Je suis plutôt optimiste, mais je sais que les réalisateurs de films de science-fiction ont tourné beaucoup plus de films dystopiques que de films utopiques. Nous associons systématiquement l’inconnu avec la peur, mais je ne pense pas que nous allons vers une société de pure techno, avec des humains augmentés genre Matrix ou Terminator. Quand je parle du futur du travail, je pense qu’il peut évoluer, pour aller vers de la technologie de l’augmentation. Au-delà d’être souhaitable, l’accélération de la technologie est inévitable et nous allons devoir repenser nos pratiques et nos méthodes de travail pour l’intégrer. La condition d’une évolution positive réside dans notre capacité à anticiper les risques potentiels et à mettre en place les conditions et les cadres juridiques ainsi que les outils pratiques et concrets qui permettront une transition en douceur.
Vous avez écrit un livre sur le travail en 2030 et vous avez commencé par raconter comment les ressources humaines pourraient évoluer. C’est vraiment le meilleur indicateur?
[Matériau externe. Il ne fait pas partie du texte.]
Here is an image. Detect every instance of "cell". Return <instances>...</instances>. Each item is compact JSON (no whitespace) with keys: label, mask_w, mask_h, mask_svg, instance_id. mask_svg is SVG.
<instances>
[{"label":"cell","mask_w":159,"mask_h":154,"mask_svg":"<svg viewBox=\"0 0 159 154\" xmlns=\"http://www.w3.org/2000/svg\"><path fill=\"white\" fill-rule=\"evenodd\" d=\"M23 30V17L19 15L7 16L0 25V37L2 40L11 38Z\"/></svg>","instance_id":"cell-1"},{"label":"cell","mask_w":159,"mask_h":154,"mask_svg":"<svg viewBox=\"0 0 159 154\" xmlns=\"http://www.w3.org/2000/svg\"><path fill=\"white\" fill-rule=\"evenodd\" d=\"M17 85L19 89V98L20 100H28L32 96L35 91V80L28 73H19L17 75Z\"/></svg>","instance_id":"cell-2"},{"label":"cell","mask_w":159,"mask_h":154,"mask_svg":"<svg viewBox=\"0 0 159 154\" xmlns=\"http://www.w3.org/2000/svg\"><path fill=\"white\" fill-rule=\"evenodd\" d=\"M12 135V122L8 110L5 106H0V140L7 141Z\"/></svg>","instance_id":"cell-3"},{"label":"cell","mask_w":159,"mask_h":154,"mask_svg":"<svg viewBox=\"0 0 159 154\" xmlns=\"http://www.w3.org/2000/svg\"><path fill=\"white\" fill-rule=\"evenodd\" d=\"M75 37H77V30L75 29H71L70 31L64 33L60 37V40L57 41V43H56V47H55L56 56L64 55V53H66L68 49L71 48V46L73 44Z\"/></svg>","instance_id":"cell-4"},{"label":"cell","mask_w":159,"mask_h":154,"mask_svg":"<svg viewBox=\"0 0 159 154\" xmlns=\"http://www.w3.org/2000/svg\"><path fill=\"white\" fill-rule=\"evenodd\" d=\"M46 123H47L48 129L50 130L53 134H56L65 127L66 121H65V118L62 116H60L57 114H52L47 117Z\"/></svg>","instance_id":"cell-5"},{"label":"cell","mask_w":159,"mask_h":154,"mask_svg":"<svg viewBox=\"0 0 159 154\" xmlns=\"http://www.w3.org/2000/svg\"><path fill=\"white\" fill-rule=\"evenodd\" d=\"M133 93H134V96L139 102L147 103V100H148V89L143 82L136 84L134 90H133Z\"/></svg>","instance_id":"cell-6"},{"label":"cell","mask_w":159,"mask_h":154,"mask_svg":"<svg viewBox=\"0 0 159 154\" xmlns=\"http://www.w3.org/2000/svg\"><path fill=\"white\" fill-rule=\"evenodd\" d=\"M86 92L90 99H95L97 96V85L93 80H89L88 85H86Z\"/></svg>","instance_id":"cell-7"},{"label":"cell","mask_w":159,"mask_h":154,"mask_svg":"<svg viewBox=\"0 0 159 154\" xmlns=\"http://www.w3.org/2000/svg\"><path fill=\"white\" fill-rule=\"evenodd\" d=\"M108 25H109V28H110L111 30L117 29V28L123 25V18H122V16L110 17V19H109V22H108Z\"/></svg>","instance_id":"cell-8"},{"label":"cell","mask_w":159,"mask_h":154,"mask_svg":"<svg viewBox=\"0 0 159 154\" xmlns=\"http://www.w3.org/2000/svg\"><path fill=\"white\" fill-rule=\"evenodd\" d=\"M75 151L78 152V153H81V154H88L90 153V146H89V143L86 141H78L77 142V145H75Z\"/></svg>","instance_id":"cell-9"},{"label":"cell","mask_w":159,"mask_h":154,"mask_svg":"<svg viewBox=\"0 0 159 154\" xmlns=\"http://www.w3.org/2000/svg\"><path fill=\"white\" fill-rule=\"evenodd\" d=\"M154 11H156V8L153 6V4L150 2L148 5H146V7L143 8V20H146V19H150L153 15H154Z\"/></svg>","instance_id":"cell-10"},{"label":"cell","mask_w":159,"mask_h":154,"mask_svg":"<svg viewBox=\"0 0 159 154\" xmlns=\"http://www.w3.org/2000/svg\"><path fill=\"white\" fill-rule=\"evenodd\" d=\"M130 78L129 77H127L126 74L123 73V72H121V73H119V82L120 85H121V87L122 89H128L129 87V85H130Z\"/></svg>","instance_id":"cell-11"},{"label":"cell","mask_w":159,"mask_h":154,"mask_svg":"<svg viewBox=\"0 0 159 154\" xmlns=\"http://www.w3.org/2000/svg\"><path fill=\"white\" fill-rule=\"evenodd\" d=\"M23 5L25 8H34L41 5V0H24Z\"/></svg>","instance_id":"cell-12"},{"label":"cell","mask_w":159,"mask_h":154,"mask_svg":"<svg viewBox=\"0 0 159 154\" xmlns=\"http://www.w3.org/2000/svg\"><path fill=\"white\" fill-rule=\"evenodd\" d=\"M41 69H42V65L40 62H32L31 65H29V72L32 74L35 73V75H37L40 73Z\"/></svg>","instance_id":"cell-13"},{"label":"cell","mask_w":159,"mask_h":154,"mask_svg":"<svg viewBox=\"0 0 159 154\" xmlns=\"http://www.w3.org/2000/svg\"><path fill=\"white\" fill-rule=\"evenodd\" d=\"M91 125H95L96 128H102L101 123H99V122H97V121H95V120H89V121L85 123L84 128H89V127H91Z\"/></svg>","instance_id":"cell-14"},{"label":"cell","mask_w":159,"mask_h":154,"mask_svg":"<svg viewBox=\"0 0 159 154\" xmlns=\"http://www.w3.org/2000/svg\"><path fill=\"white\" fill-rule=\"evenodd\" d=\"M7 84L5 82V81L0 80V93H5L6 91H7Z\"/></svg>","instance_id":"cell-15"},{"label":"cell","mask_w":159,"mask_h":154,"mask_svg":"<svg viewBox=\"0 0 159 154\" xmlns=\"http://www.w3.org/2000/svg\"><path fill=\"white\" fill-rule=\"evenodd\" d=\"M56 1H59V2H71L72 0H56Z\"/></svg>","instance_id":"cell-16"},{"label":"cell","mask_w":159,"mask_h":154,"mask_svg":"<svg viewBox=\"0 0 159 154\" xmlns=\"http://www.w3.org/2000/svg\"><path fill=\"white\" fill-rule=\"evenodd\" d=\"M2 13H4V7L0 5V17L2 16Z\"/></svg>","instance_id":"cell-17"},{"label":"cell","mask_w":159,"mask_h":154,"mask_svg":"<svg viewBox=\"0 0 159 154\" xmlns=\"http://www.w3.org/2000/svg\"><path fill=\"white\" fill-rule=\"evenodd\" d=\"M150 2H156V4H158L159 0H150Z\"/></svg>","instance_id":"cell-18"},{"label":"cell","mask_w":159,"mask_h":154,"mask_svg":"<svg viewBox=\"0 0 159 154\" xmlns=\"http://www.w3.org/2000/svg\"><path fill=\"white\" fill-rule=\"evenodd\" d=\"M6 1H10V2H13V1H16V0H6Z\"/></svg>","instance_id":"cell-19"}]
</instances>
Dans les années qui viennent, la technologie va prendre une part prépondérante, et elle va faire évoluer tout ce qui n’est pas technologique. Nous anticipons un réel problème avec le capital humain qui peine à accélérer quand la technologie s’emballe. Dans les entreprises, les responsables des ressources humaines (RH) seront les premiers touchés. Ils se retrouvent d’une certaine manière déjà au centre de cette révolution, lorsque la machine vient s’ajouter aux humains et augmenter leurs pouvoirs. La fonction RH sera de plus en plus mise à contribution, dès lors qu’elle s’occupe du capital humain, du capital technologique, et aussi de la formation continue qui va devenir capitale.
Pourquoi?
Parce que les formations actuelles ne correspondent pas à ce dont les gens auront besoin dans le futur, et aussi parce que nos vies vont changer. L’apprentissage met les individus à jour, mais vos compétences ne sont pas mises à demain. Avant, l’école était là pour nous enseigner du savoir, et maintenant, avec un téléphone, nous avons accès à tout le savoir du monde. La question est désormais de savoir comment le gérer et l’exploiter.
On fera comment?
La vie en trois phases va disparaître. On ne pourra plus apprendre, travailler et prendre sa retraite. La retraite s’allonge tellement qu’on ne pourra bientôt plus la financer, et puis, ce qu’on apprend ne suffit plus pour des carrières qui s’allongent et des technologies qui évoluent vite.
Il y aura quoi à la place?
Au lieu d’envisager la vie de manière linéaire, en passant de l’apprentissage au travail puis à la retraite, nous allons vers un morcelage d’étapes, avec évidemment une base qui commence à l’école, et qui sera suivie par des phases de re-création, ou l’on va re-créer son savoir et son capital travail, et des phases de récréation, pour se reposer du stress du travail ou des études. Ces changements vont exiger du système en place qu’il s’adapte et se réinvente.